▶ REQUIREMENT
The records that follow should be retyped word for word.

━━━ SUPPLIED DATA

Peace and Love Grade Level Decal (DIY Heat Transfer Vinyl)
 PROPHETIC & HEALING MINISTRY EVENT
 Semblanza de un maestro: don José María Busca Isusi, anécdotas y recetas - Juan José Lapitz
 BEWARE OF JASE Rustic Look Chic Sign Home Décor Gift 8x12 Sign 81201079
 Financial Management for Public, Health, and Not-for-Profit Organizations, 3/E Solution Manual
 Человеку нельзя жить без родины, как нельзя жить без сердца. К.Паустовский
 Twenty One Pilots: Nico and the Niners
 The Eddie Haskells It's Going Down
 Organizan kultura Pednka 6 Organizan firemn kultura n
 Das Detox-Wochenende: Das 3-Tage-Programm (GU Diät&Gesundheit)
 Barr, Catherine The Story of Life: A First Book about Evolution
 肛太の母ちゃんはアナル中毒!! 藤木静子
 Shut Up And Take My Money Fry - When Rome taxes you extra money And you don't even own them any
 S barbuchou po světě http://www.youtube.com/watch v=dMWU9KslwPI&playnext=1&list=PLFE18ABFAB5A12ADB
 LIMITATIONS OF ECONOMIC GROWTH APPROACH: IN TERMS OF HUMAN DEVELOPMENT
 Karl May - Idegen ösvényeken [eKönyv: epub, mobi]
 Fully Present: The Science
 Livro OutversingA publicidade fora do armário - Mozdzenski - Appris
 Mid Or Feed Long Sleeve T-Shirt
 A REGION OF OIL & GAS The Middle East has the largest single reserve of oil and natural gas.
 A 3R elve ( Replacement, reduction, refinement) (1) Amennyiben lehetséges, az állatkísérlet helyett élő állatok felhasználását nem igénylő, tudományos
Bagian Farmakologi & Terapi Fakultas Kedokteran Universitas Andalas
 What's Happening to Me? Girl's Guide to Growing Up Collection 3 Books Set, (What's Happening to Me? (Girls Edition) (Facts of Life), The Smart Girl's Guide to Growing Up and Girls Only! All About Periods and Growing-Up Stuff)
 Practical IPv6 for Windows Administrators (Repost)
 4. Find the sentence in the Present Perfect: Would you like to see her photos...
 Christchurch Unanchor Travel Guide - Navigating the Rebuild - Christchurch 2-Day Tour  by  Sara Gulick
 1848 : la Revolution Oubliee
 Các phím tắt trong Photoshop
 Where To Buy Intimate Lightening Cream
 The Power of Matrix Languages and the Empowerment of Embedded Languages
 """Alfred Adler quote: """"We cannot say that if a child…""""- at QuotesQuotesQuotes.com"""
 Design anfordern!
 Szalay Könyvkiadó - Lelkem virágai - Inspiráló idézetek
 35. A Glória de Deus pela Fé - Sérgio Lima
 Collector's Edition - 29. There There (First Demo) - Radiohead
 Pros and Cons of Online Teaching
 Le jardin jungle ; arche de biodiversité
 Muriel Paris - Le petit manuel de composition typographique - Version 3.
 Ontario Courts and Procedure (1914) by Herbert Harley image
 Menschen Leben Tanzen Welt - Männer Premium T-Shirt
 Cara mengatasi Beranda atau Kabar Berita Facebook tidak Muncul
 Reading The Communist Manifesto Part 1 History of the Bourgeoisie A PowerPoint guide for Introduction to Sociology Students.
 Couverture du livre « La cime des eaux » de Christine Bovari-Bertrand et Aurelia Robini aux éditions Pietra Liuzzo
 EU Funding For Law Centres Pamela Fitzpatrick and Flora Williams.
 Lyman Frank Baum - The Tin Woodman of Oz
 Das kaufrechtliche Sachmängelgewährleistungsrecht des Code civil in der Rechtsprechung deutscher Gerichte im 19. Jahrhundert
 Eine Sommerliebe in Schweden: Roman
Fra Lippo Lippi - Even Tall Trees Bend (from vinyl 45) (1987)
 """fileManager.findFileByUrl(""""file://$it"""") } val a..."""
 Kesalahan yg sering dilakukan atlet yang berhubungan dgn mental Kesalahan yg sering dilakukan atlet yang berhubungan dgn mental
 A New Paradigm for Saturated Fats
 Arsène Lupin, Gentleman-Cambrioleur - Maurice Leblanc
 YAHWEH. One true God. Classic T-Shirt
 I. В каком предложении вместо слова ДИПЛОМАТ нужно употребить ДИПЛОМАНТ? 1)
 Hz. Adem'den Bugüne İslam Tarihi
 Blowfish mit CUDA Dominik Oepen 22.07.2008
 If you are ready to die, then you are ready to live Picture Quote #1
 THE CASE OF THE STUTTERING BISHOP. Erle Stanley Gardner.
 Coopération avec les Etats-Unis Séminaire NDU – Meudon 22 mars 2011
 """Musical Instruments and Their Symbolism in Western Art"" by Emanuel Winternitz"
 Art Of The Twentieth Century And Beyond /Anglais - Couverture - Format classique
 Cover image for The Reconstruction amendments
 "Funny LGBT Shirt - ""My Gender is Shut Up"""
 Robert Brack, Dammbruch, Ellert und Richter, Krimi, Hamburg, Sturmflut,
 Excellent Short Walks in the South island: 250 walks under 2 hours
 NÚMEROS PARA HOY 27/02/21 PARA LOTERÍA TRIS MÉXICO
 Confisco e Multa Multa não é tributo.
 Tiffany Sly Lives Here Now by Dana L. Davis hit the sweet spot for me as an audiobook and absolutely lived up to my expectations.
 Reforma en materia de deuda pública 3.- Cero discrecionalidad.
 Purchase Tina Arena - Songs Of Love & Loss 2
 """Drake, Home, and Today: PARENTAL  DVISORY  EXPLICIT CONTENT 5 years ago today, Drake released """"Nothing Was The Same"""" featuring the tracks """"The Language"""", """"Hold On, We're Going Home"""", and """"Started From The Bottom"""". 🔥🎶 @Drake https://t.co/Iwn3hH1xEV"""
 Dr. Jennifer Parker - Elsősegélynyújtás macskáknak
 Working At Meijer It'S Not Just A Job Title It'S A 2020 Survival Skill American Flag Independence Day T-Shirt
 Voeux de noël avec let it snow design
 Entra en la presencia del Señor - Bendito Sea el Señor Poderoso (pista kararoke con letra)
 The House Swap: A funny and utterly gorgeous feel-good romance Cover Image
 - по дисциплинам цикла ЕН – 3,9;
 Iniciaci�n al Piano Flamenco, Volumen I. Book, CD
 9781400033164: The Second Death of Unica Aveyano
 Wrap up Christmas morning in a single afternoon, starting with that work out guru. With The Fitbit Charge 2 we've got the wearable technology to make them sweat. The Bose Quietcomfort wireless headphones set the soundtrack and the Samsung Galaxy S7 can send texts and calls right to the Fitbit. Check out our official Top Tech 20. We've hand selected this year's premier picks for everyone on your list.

━━━━━━

▶ SOLVED EXERCISE
Peace and Love Grade Level Decal (DIY Heat Transfer Vinyl)
 PROPHETIC & HEALING MINISTRY EVENT
 Semblanza de un maestro: don José María Busca Isusi, anécdotas y recetas - Juan José Lapitz
 BEWARE OF JASE Rustic Look Chic Sign Home Décor Gift 8x12 Sign 81201079
 Financial Management for Public, Health, and Not-for-Profit Organizations, 3/E Solution Manual
 Человеку нельзя жить без родины, как нельзя жить без сердца. К.Паустовский
 Twenty One Pilots: Nico and the Niners
 The Eddie Haskells It's Going Down
 Organizan kultura Pednka 6 Organizan firemn kultura n
 Das Detox-Wochenende: Das 3-Tage-Programm (GU Diät&Gesundheit)
 Barr, Catherine The Story of Life: A First Book about Evolution
 肛太の母ちゃんはアナル中毒!! 藤木静子
 Shut Up And Take My Money Fry - When Rome taxes you extra money And you don't even own them any
 S barbuchou po světě http://www.youtube.com/watch v=dMWU9KslwPI&playnext=1&list=PLFE18ABFAB5A12ADB
 LIMITATIONS OF ECONOMIC GROWTH APPROACH: IN TERMS OF HUMAN DEVELOPMENT
 Karl May - Idegen ösvényeken [eKönyv: epub, mobi]
 Fully Present: The Science
 Livro OutversingA publicidade fora do armário - Mozdzenski - Appris
 Mid Or Feed Long Sleeve T-Shirt
 A REGION OF OIL & GAS The Middle East has the largest single reserve of oil and natural gas.
 A 3R elve ( Replacement, reduction, refinement) (1) Amennyiben lehetséges, az állatkísérlet helyett élő állatok felhasználását nem igénylő, tudományos
Bagian Farmakologi & Terapi Fakultas Kedokteran Universitas Andalas
 What's Happening to Me? Girl's Guide to Growing Up Collection 3 Books Set, (What's Happening to Me? (Girls Edition) (Facts of Life), The Smart Girl's Guide to Growing Up and Girls Only! All About Periods and Growing-Up Stuff)
 Practical IPv6 for Windows Administrators (Repost)
 4. Find the sentence in the Present Perfect: Would you like to see her photos...
 Christchurch Unanchor Travel Guide - Navigating the Rebuild - Christchurch 2-Day Tour  by  Sara Gulick
 1848 : la Revolution Oubliee
 Các phím tắt trong Photoshop
 Where To Buy Intimate Lightening Cream
 The Power of Matrix Languages and the Empowerment of Embedded Languages
 """Alfred Adler quote: """"We cannot say that if a child…""""- at QuotesQuotesQuotes.com"""
 Design anfordern!
 Szalay Könyvkiadó - Lelkem virágai - Inspiráló idézetek
 35. A Glória de Deus pela Fé - Sérgio Lima
 Collector's Edition - 29. There There (First Demo) - Radiohead
 Pros and Cons of Online Teaching
 Le jardin jungle ; arche de biodiversité
 Muriel Paris - Le petit manuel de composition typographique - Version 3.
 Ontario Courts and Procedure (1914) by Herbert Harley image
 Menschen Leben Tanzen Welt - Männer Premium T-Shirt
 Cara mengatasi Beranda atau Kabar Berita Facebook tidak Muncul
 Reading The Communist Manifesto Part 1 History of the Bourgeoisie A PowerPoint guide for Introduction to Sociology Students.
 Couverture du livre « La cime des eaux » de Christine Bovari-Bertrand et Aurelia Robini aux éditions Pietra Liuzzo
 EU Funding For Law Centres Pamela Fitzpatrick and Flora Williams.
 Lyman Frank Baum - The Tin Woodman of Oz
 Das kaufrechtliche Sachmängelgewährleistungsrecht des Code civil in der Rechtsprechung deutscher Gerichte im 19. Jahrhundert
 Eine Sommerliebe in Schweden: Roman
Fra Lippo Lippi - Even Tall Trees Bend (from vinyl 45) (1987)
 """fileManager.findFileByUrl(""""file://$it"""") } val a..."""
 Kesalahan yg sering dilakukan atlet yang berhubungan dgn mental Kesalahan yg sering dilakukan atlet yang berhubungan dgn mental
 A New Paradigm for Saturated Fats
 Arsène Lupin, Gentleman-Cambrioleur - Maurice Leblanc
 YAHWEH. One true God. Classic T-Shirt
 I. В каком предложении вместо слова ДИПЛОМАТ нужно употребить ДИПЛОМАНТ? 1)
 Hz. Adem'den Bugüne İslam Tarihi
 Blowfish mit CUDA Dominik Oepen 22.07.2008
 If you are ready to die, then you are ready to live Picture Quote #1
 THE CASE OF THE STUTTERING BISHOP. Erle Stanley Gardner.
 Coopération avec les Etats-Unis Séminaire NDU – Meudon 22 mars 2011
 """Musical Instruments and Their Symbolism in Western Art"" by Emanuel Winternitz"
 Art Of The Twentieth Century And Beyond /Anglais - Couverture - Format classique
 Cover image for The Reconstruction amendments
 "Funny LGBT Shirt - ""My Gender is Shut Up"""
 Robert Brack, Dammbruch, Ellert und Richter, Krimi, Hamburg, Sturmflut,
 Excellent Short Walks in the South island: 250 walks under 2 hours
 NÚMEROS PARA HOY 27/02/21 PARA LOTERÍA TRIS MÉXICO
 Confisco e Multa Multa não é tributo.
 Tiffany Sly Lives Here Now by Dana L. Davis hit the sweet spot for me as an audiobook and absolutely lived up to my expectations.
 Reforma en materia de deuda pública 3.- Cero discrecionalidad.
 Purchase Tina Arena - Songs Of Love & Loss 2
 """Drake, Home, and Today: PARENTAL  DVISORY  EXPLICIT CONTENT 5 years ago today, Drake released """"Nothing Was The Same"""" featuring the tracks """"The Language"""", """"Hold On, We're Going Home"""", and """"Started From The Bottom"""". 🔥🎶 @Drake https://t.co/Iwn3hH1xEV"""
 Dr. Jennifer Parker - Elsősegélynyújtás macskáknak
 Working At Meijer It'S Not Just A Job Title It'S A 2020 Survival Skill American Flag Independence Day T-Shirt
 Voeux de noël avec let it snow design
 Entra en la presencia del Señor - Bendito Sea el Señor Poderoso (pista kararoke con letra)
 The House Swap: A funny and utterly gorgeous feel-good romance Cover Image
 - по дисциплинам цикла ЕН – 3,9;
 Iniciaci�n al Piano Flamenco, Volumen I. Book, CD
 9781400033164: The Second Death of Unica Aveyano
 Wrap up Christmas morning in a single afternoon, starting with that work out guru. With The Fitbit Charge 2 we've got the wearable technology to make them sweat. The Bose Quietcomfort wireless headphones set the soundtrack and the Samsung Galaxy S7 can send texts and calls right to the Fitbit. Check out our official Top Tech 20. We've hand selected this year's premier picks for everyone on your list.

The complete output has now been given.